Lise yıllarımda kendimi iyi hissetmediğim zamanların uğrak yeriydi Ayasofya. Bana ilham veren ve keşfetme duygumu tetikleyen bir yapıydı. Bahçesinden girdiğim andan itibaren kendimi bir zaman yolcusu gibi hissederdim. Bana binlerce yıllık hikayeler anlatan ama her defasında söyleyecek yeni bir sözü de olan, tam anlamıyla zamanın büküldüğü bir mekandı Ayasofya. Bugün geriye dönüp baktığımda hislerimde yalnız olmadığımı düşünüyorum. Böyle canlı ve büyülü bir yapının varlığı özellikle gençlerin ve çocukların, yaşadıkları şehirle bütünleşmeleri, tarihsel merak, ilham ve üretkenlik açısından çok kıymetli.
Tarih bize göstermiştir ki büyük fetihler büyük dönüşümleri getirir. Liderler fethettikleri yerlerdeki kutsal mekanları dönüştürerek kendi inanç ve/veya güç simgeleri yaparlar. İslami görüşe göre Âdem Peygamber tarafından temelleri atılan ve sonrasında İbrahim ve İsmail Peygamberler tarafından inşa edilen Kâbe bile Müslümanların fethinden önce putlarla doluydu. Yine Davut Peygamber’in temellerini attığı ve Süleyman Peygamber’in tamamladığı Kubbet’üs-Sahra ya da başka bir deyişle Süleyman Mabedi birçok kez el değiştirmiş ve farklı inançların ibadet yeri olmuştur.
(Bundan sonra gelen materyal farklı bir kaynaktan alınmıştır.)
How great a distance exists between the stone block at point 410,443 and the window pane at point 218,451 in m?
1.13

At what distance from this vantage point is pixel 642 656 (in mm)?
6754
Hristiyanlar tarafından ele geçirildiğinde kuşbakışı haç şeklinde görünmesi için eklemeler yapılan yapı, Müslümanların eline geçince yeniden eklemeler yapılarak dikdörtgen şeklini almıştır. Fatih’in Konstantinopolis’e girer girmez Ayasofya’da namaz kılması, hatta Ayasofya’yı fethin sembolü yapması bunun bir diğer örneğidir. Fatih Sultan Mehmet Han Ayasofya’ya kendine ait olan değerleri (İslamiyet, Osmanlı soyu gibi) yüklemiş ve bu halk tarafından da benimsenmiştir. İstanbul’un fethi Orta Çağ’ı kapatacak kadar büyük ve önemli bir tarihsel olgudur ve Ayasofya bunun sembolüdür.

Rivayetlere göre Ayasofya’yı inşa ettiren Doğu Roma İmparatoru Justinyen Ayasofya’nın yapımı bittikten sonra karşısına geçip “Seni geçtim Süleyman!” demiştir. Yahudilerle arasının pek iyi olmadığı bilinen Justinyen Ayasofya’yı Süleyman Mabedi’nin yapılış zamanından çok daha hızlı bir zamanda bitirmiş ve büyüklük olarak da zamanının en büyük yapısını inşa etmiştir. Konuya psikanalitik açıdan bakacak olursak, Justinyen’in sembolik babayı –Musevi Peygamber Süleyman- geçip büyüklüğünü dünyaya bu şekilde ilan ettiğini ve güç gösterisi yaptığını söyleyebiliriz. Ayasofya hem Justinyen’in Süleyman’ı hem de Hristiyanlığın Yahudiliği geçme fantezisinin vücut bulmuş haliydi. Ve sonraki bin yıl boyunca onun ulaştığı seviyeyi geçebilecek başka bir yapı inşa edilemedi. Liderlerin birçoğu bu tarz yapılarla güçlerini simgeleştirerek geleceğe taşımak istemişlerdir. Hatta Hitler bile -yapmaya fırsatı olmasa bile- ünlü mimarı Albert Speer’e Alman ırkının dünyadaki diğer tüm ırkların efendisi olduğunun göstergesi olsun diye “Volkshalle” denilen muazzam kubbeli bir yapı tasarlatmıştır. Bu yapı Eiffel kulesini içine alabilecek yükseklikte bir kubbeye sahip olacaktı. Nitekim böyle rekabetler ve güç gösterileri dünyada çok değerli yapıların inşasına vesile olmuştur.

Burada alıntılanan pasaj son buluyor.